▶ DOCUMENT SEGMENT:

In a speech to Stanford in 2005, Jobs described his college experience in detail. "After six months, I couldn’t see the value in it. I had no idea what I wanted to do with my life and no idea how college was going to help me figure it out. And here I was spending all of the money my parents had saved their entire life. So I decided to drop out and trust that it would all work out OK."

"I didn’t have a dorm room, so I slept on the floor in friends’ rooms, I returned Coke bottles for the 5-cent deposits to buy food with, and I would walk the seven miles across town every Sunday night to get one good meal a week at the Hare Krishna temple."
Though he found it scary at the time, in hindsight he believed it was one of his best decisions.

Apple building

6. He poached John Sculley from PepsiCo, only to be fired by him later

In 1983 Jobs enticed Sculley away from the soft drinks manufacturer, saying: "Do you want to spend the rest of your life selling sugared water, or do you want a chance to change the world?" Sculley was initially enamoured of Jobs, and the two formed a firm friendship. Following the failure of Macintosh to sell, the Apple board demanded that Sculley contain the Apple founder. Jobs attempted to instigate a coup, and Sculley was furious. Not long after Jobs challenged the board to choose between the pair and discovered he had lost their support, and was effectively booted out of his own company.

▶ PROMPT A: Print the part of the Jobs passage starting at "Though he found" and ending at "his own company.".
▶ PROMPT B: In the Jobs passage, the quote that begins "I didn't have a dorm room" describes how Jobs got by. List each thing he says he did.
None of the rows after the Jobs passage are needed for this work.

Items listed in a dataset
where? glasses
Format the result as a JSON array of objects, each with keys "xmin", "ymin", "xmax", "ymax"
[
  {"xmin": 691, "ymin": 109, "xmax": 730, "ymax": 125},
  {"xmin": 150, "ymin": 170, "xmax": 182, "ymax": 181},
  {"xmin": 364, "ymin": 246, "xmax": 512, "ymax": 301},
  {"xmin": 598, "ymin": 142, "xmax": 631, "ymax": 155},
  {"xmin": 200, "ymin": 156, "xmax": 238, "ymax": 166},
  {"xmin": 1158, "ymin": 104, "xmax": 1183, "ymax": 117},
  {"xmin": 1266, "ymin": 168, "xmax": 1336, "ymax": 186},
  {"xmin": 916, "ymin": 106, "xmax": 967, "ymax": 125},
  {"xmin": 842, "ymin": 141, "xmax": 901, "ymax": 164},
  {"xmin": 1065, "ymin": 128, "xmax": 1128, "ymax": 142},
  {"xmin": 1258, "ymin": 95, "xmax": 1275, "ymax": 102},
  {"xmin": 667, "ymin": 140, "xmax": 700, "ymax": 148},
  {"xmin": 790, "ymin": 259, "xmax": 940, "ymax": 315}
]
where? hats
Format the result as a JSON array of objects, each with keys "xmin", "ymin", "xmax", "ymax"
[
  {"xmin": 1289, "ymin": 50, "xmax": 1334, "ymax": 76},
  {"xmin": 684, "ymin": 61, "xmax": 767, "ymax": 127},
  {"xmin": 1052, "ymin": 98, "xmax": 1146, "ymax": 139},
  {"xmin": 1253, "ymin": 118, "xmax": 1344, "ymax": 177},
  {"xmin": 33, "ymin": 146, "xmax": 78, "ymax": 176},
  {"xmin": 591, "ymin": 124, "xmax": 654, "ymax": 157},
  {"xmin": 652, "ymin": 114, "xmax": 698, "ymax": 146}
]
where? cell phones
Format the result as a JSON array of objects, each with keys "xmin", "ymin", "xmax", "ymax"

▶ ANSWER A:
Though he found it scary at the time, in hindsight he believed it was one of his best decisions.

Apple building

6. He poached John Sculley from PepsiCo, only to be fired by him later

In 1983 Jobs enticed Sculley away from the soft drinks manufacturer, saying: "Do you want to spend the rest of your life selling sugared water, or do you want a chance to change the world?" Sculley was initially enamoured of Jobs, and the two formed a firm friendship. Following the failure of Macintosh to sell, the Apple board demanded that Sculley contain the Apple founder. Jobs attempted to instigate a coup, and Sculley was furious. Not long after Jobs challenged the board to choose between the pair and discovered he had lost their support, and was effectively booted out of his own company.

▶ ANSWER B:
- He slept on the floor in friends' rooms.
- He returned Coke bottles for the 5-cent deposits to buy food with.
- He walked the seven miles across town every Sunday night to get one good meal a week at the Hare Krishna temple.